Direct investments are real investments in factories, assets and land etc. and involve foreign ownership of production facilities. The investor retains and control over the use of the invested capital(flow money) and also seeks the power to exercise control over decision making to the extent of its equity participation. The lasting interest implies the existence of a long-term relationship direct between the investor and the enterprise(public and private) and a significant degree of influence by the investor on the management of the enterprise.

FDI may be categorized as horizontal, vertical or conglomerate:
  1. A horizontal direct investment is known to take place when the investor establishes the same type of business operation in a foreign country as it operates in its one country i.e. home country.
  2. A vertical investment is one under which the investor establishes or acquire a business activity in a foreign country which is different form the investor's main business activity yet in some way supplement its major activity. For example;an automobile manufacturing companies may acquire an interest in a foreign company who supplies parts or raw materials which required for the company.
  3. A conglomerate type of foreign direct investment(FDI) is one where an investor invests in a foreign business that is unrelated to its existing business in its one country i home country . this often in the form of a joint venture with a foreign firm already operating in the industry as the investor has no previous experience

FOREIGN PORTFOLIO INVESTMENT  (FPI)


Foreign portfolio investment is the flow of what economists call 'financial capital' rather than 'real capital' and does not involve ownership or control on other part of their investor. Examples of the foreign portfolio investment are the deposit of funds in an Indian or a British bank by an Italian company or the purchase of a bond (a certificate of indebtedness) of a Swiss company or of the Swiss government by a citizen or company based in France. Unlike FDI, portfolio capital, in general, moves to investment in financial stocks, bonds and other financial instruments and is effected largely by individuals and institutions through the mechanism of capital market. These flows of financial capital have their immediate effects on balance of payments of exchange rates rather than on production or income generation.

Foreign portfolio investment  (FPI) is not concerned with either manufacture of goods or with provision of services. Such investors also do not have any intention of exercising voting power of controlling or managing the affairs of the company in whose securities they invest. The singular intention of a foreign portfolio investor is to earn a remunerative return through investment in foreign securities and is primarily concerned about the safety of their capital, the likelihood of appreciation in its value, and the return generated.
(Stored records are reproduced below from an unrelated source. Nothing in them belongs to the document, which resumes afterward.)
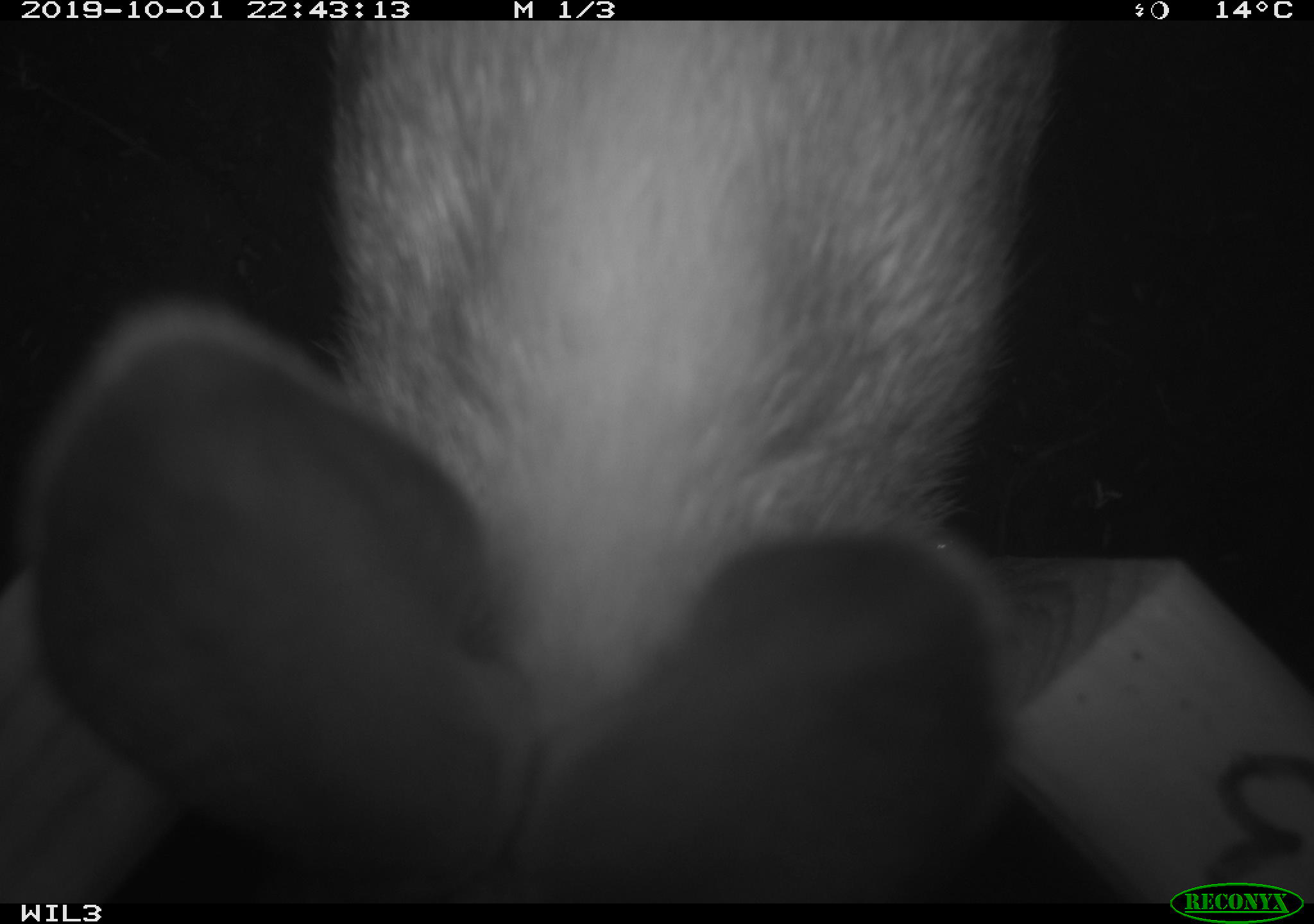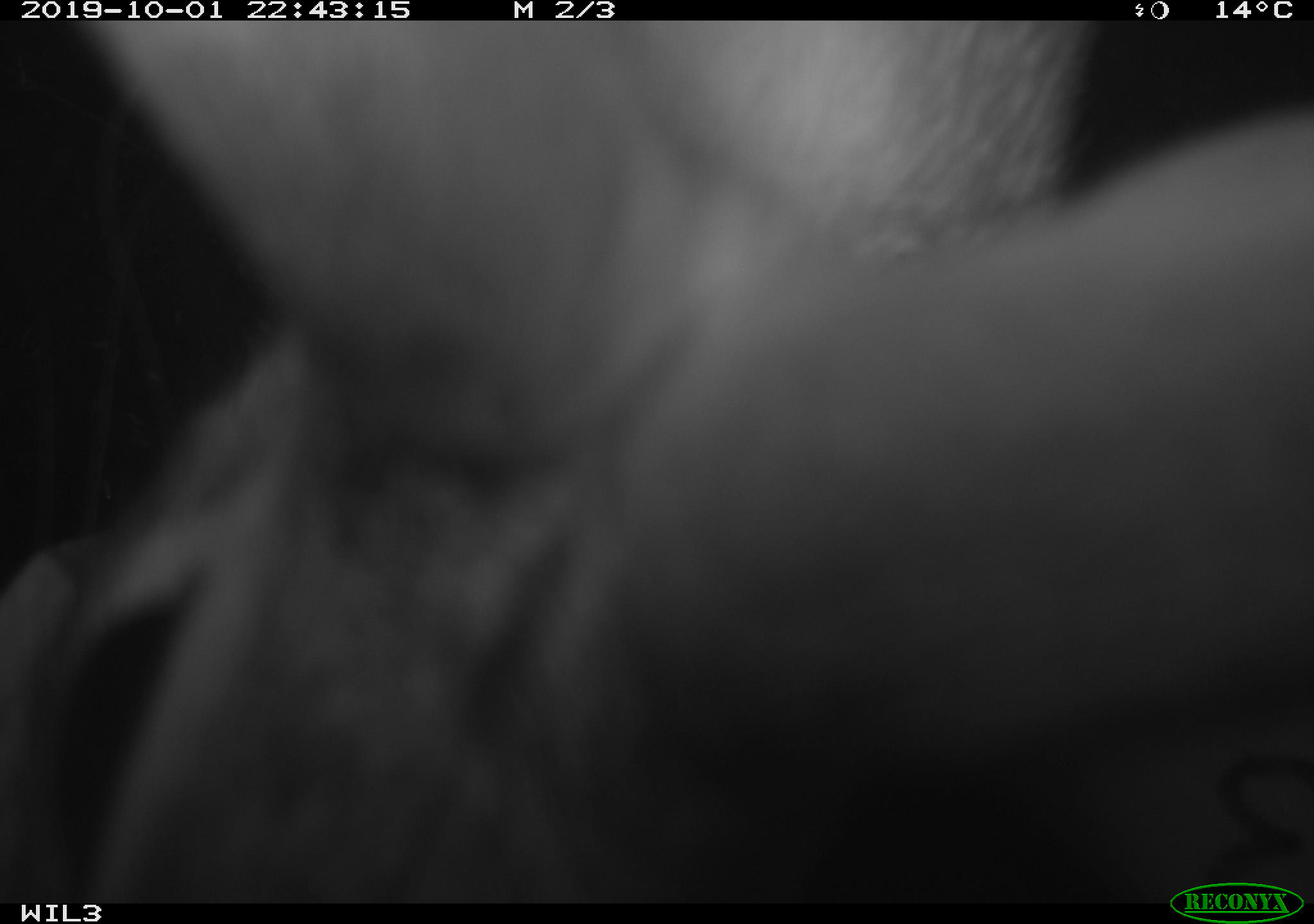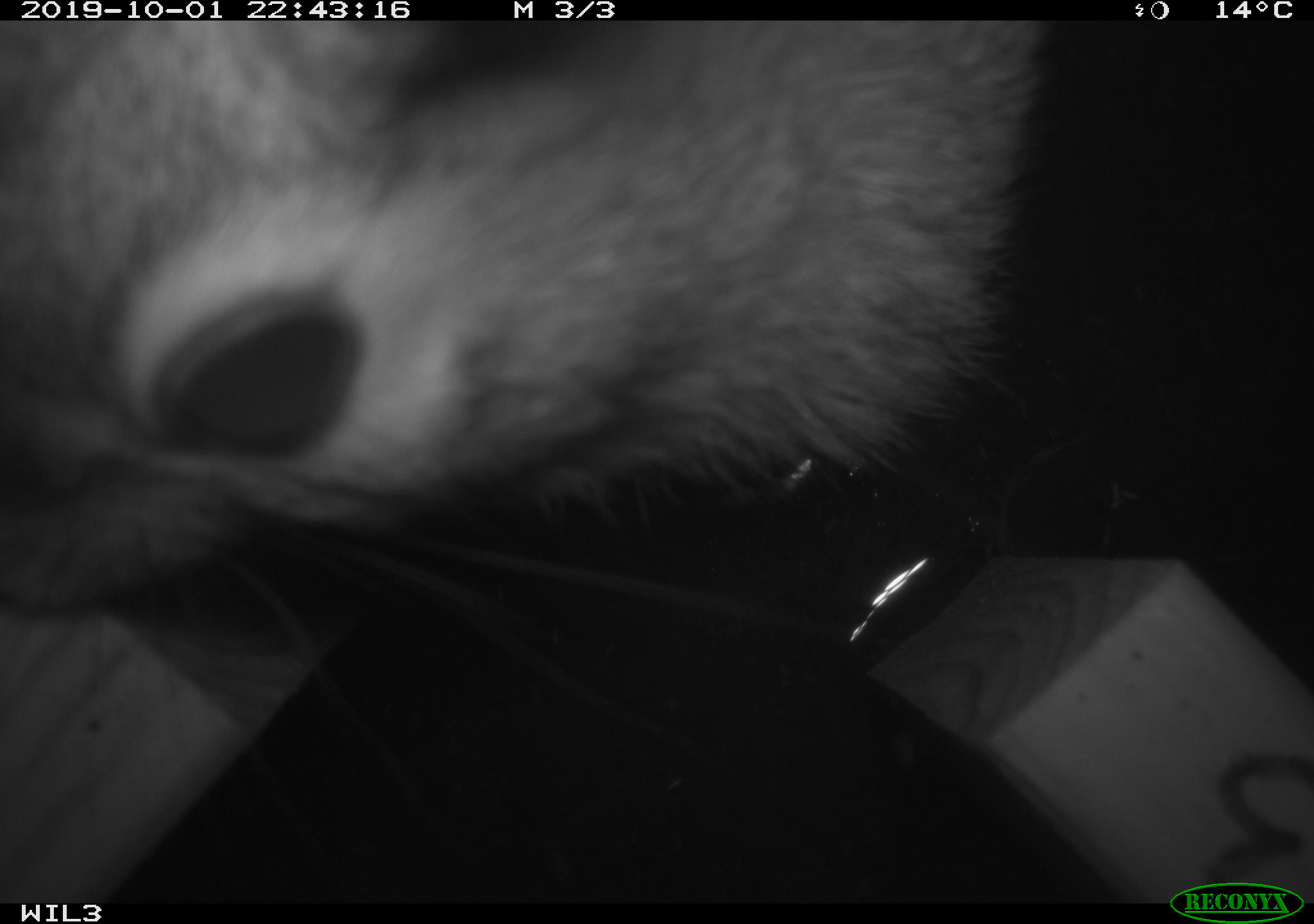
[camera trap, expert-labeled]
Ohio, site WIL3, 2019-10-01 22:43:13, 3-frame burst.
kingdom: Animalia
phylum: Chordata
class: Mammalia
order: Lagomorpha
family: Leporidae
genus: Sylvilagus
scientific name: Sylvilagus floridanus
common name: eastern cottontail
Eastern cottontail (Sylvilagus floridanus).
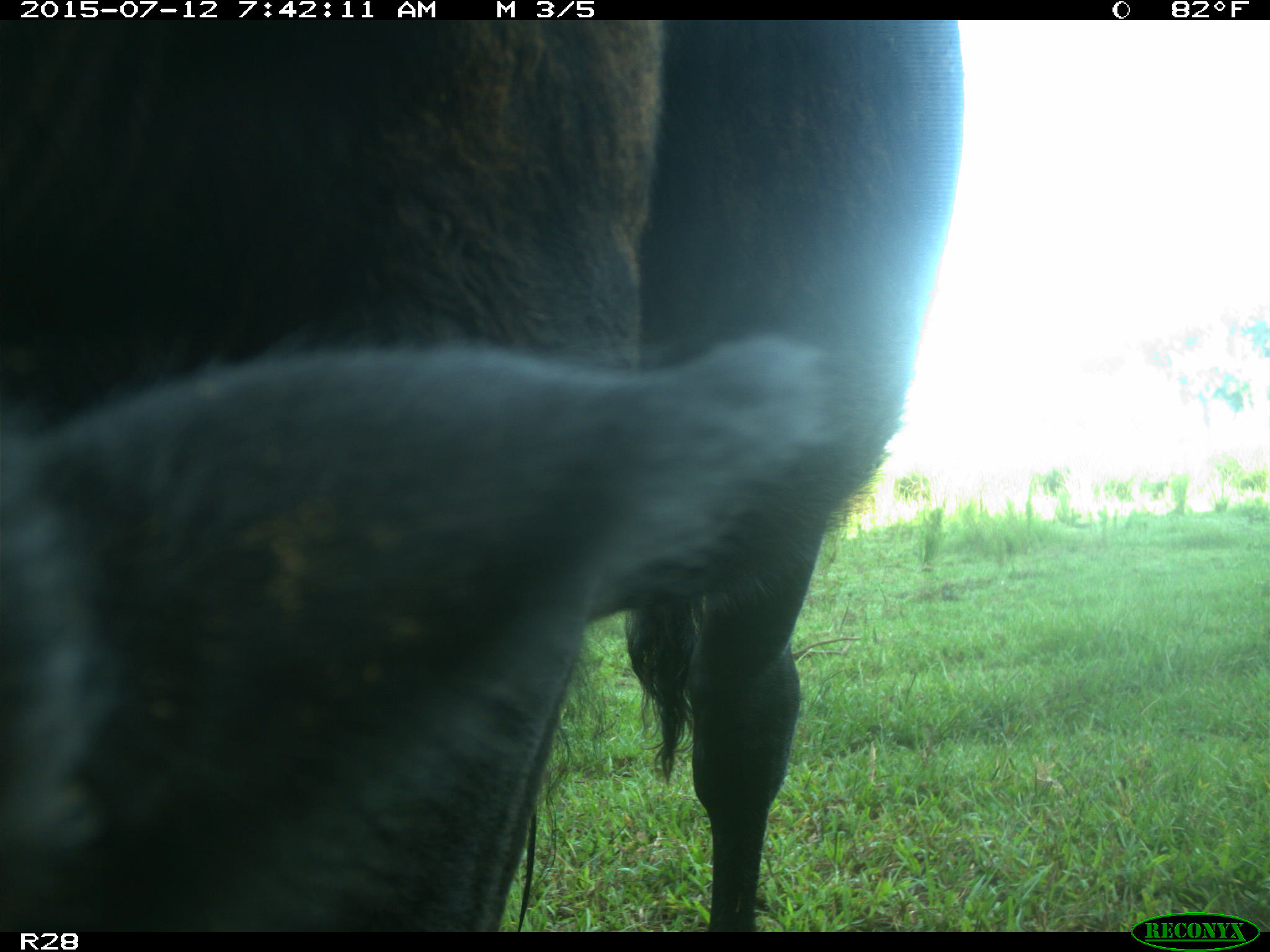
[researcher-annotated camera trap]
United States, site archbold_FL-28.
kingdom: Animalia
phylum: Chordata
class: Mammalia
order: Artiodactyla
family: Bovidae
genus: Bos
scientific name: Bos taurus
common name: domestic cow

Logically, portfolio capital moves to a recipient country which has revealed its potential for higher returns and profitability. 

Distinguish between Foreign Direct Investment (FDI) and Foreign Portfolio Investment (FPI) are as follows:

 
Foreign Direct Investment (FDI)
  • Investment involves creation of physical assets
  • Has a long term interest and therefore remain invested for long 
  • Relatively difficult to withdraw
  • Not inclined to be speculative 
  • Often accompanied by technology transfer
  • Direct impact on employment of labour and wages
  • Enduring interest in management in management and control
  • Securities are held with significant degree of influence by the investor the management of the enterprise
Foreign Portfolio Investment (FPI)
  • Investment is only financial assets
  • Only short term interest and generally remain invested for short periods
  • Relatively easy to withdraw
  • Speculative in nature
  • Not accompanied by technology transfer
  • No direct impact on employment of labour and wages
  • No abiding interest in management and control
  • Securities are geld purely as a financial investment and no significant degree of influence on the management of the enterprise.